I’m going to guess this type of father isn’t in the picture whatsoever anyway. This isn’t going to be some big revelation that becomes obvious after a baby is born.


Your are right. The toxic masculinity fathers are those who bring round a box of diapers to their baby mommas rather than provide financial support for them.


But women love to procreate with men like this so, what can you do.
Anonymous
Anonymous wrote:
Anonymous wrote:
Anonymous wrote:I still feel there is value in educating girls to recognize and avoid men who display the telltale signs of toxic masculinity.

Nevertheless, the onus is clearly on men to change/alter/correct their behaviors. Western culture defines specific characteristics to fit the patriarchal ideal masculine construct. The socialization of masculine ideals starts in boys’ at a young age and defines ideal masculinity as related to toughness, stoicism, heterosexism, self-sufficient attitudes and lack of emotional sensitivity and of connectedness. Boys learn to be men from the men in their lives, from their own experiences navigating our social norms, and from the large social and cultural context. Boys live under intensified pressure to display so-called gender-appropriate behaviors according to an anachronistic ideal male code.

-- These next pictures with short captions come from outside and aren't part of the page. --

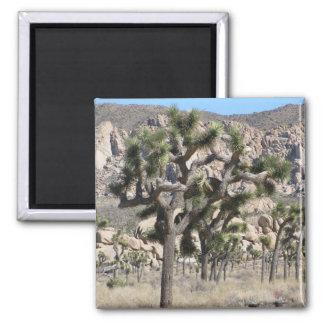 Joshua Tree 2 Inch Square Magnet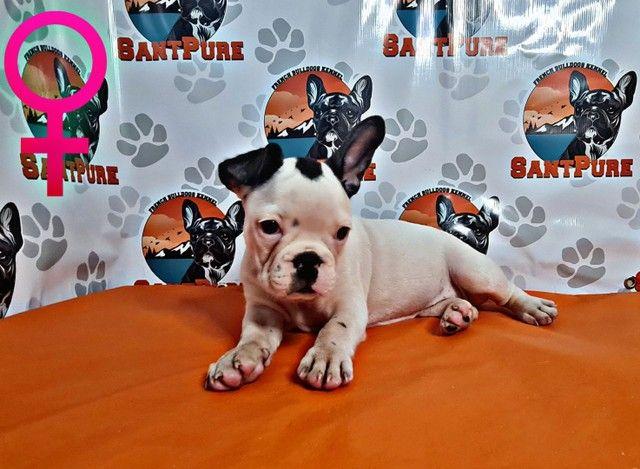 Bulldog Francês Filhote Fêmea 12x sem Juros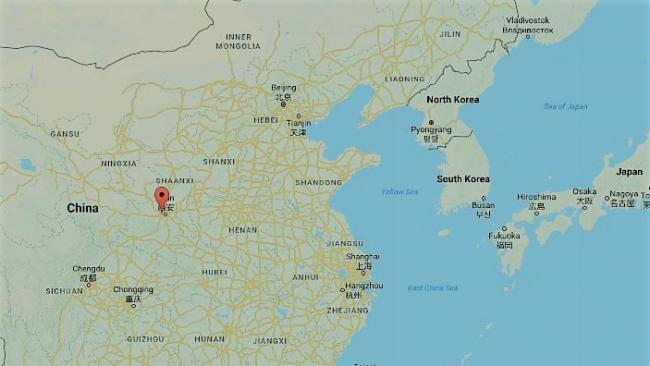 Vaccine Fails To Save Chinese Rabies Victim Leading To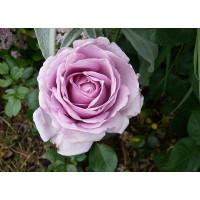 Роза Ля Роз дю Пети Принс (шраб)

Looking at the development of aggression throughout childhood, we know that not only do aggressive behaviors can emerge at an early age, they also tend to persist over time, without early prevention intervention. The socialization of the male characteristics mentioned above also onsets at an early age making it a prime time-period for prevention intervention.

What specific parenting techniques can we turn employ, to thwart toxic masculinity?

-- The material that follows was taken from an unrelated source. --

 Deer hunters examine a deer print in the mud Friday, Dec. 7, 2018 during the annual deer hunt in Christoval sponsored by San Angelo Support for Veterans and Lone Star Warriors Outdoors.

But you think girls / people can tell the difference between being a strong protective male and being a toxic male. There pinkies the problem.

Women will be blamed for not being clairvoyant and knowing because Larlo was an “athlete” or “hunted” or “had 2 divorced parents and watched a lot of football” or did “MMA” of course he 30 years later would smack her in an argument or cheat. “So many red flags” and… it’s bullshit. The red flag/green flag BS is gaslighting young women into believing they can predict future behavior. You can’t.

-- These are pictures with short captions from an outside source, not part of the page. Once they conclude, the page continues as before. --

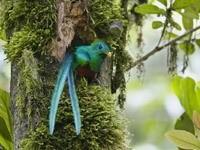Экзотическая птичка в гнезде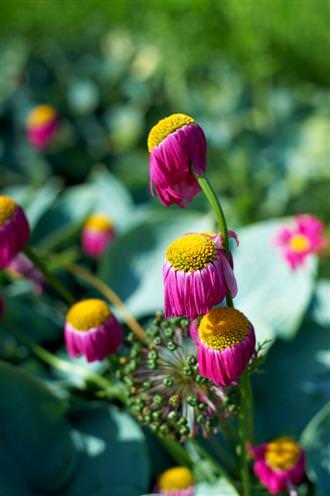 Nikon 50mm Flower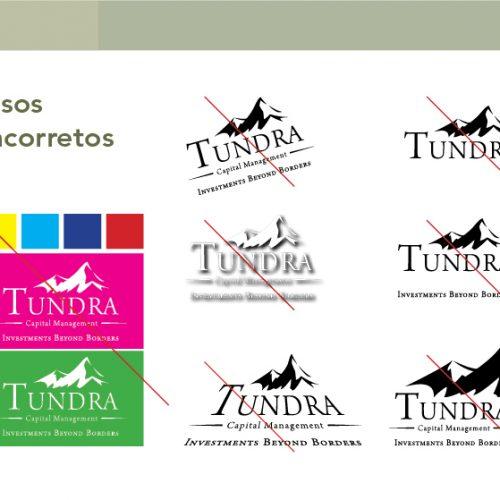 manual de identidade tundra7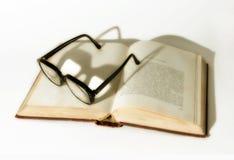 Bücherwurm Lizenzfreies Stockbild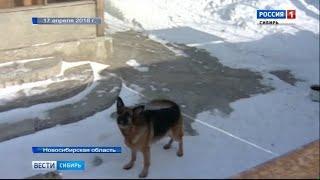 Собака напала на полуторагодовалого ребенка в Красноярском крае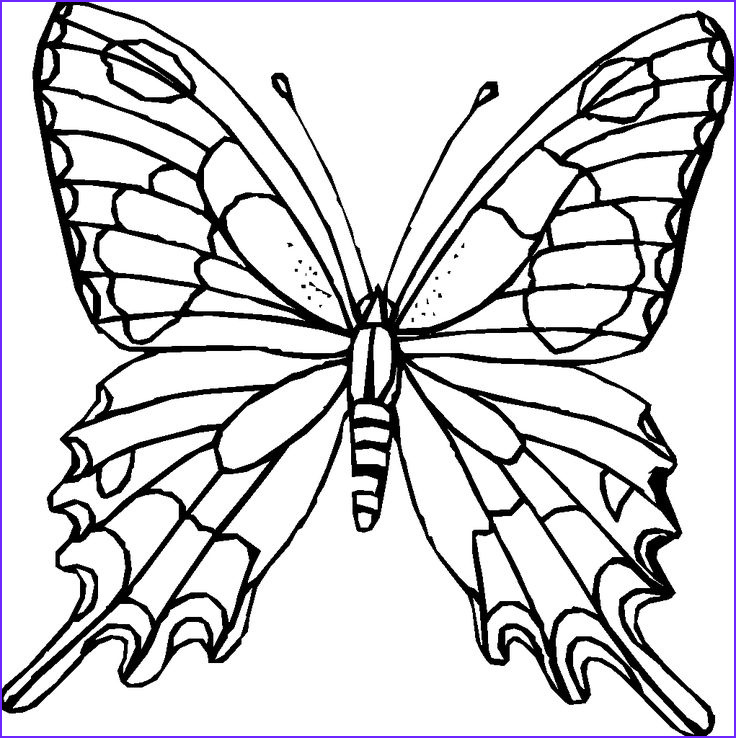 Butterfly Coloring Book for Adults New Photos Difficult Coloring Pages for Adults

On the most basic of levels, I think we can all agree: if a man hunts animals or watches MMA, both are huge, obvious, red-flags.



Ridiculous. Ridiculous and stupid. My H not only hunts and watches MMA fighting, but is a former MMA fighter himself, in addition to being a US Army Ranger and combat veteran with three Purple Hearts. Are those red flags, too?


Seriously, women are our own worst enemies.
Anonymous
Anonymous wrote:
Anonymous wrote:
Anonymous wrote:
Anonymous wrote:
Anonymous wrote:Toxic behavior from ANY gender means the inability to control one’s emotions. Overly aggressive behavior like physical or verbal intimidation when the situation does not call for it, being a jerk because you can, entitled behavior regarding sex, attention, money, affection, manipulation of someone’s emotions, violence in the form of hitting, pushing, shoving, throwing things, damaging property etc., crying or threatening to harm oneself to get one’s way.

As you can see I don’t believe in toxic male behavior, I believe in toxic behaviors. Being strong, assertive, aggressive in certain situations like sports/business, not being a pushover, and showing mental toughness are great traits for all genders.


With all due respect, this thread is about toxic masculinity.

Do better.
I am doing better, as someone raising both sexes I refuse to let them buy into social constructs of any type or to let the world convince them that toxicity is somehow gender based.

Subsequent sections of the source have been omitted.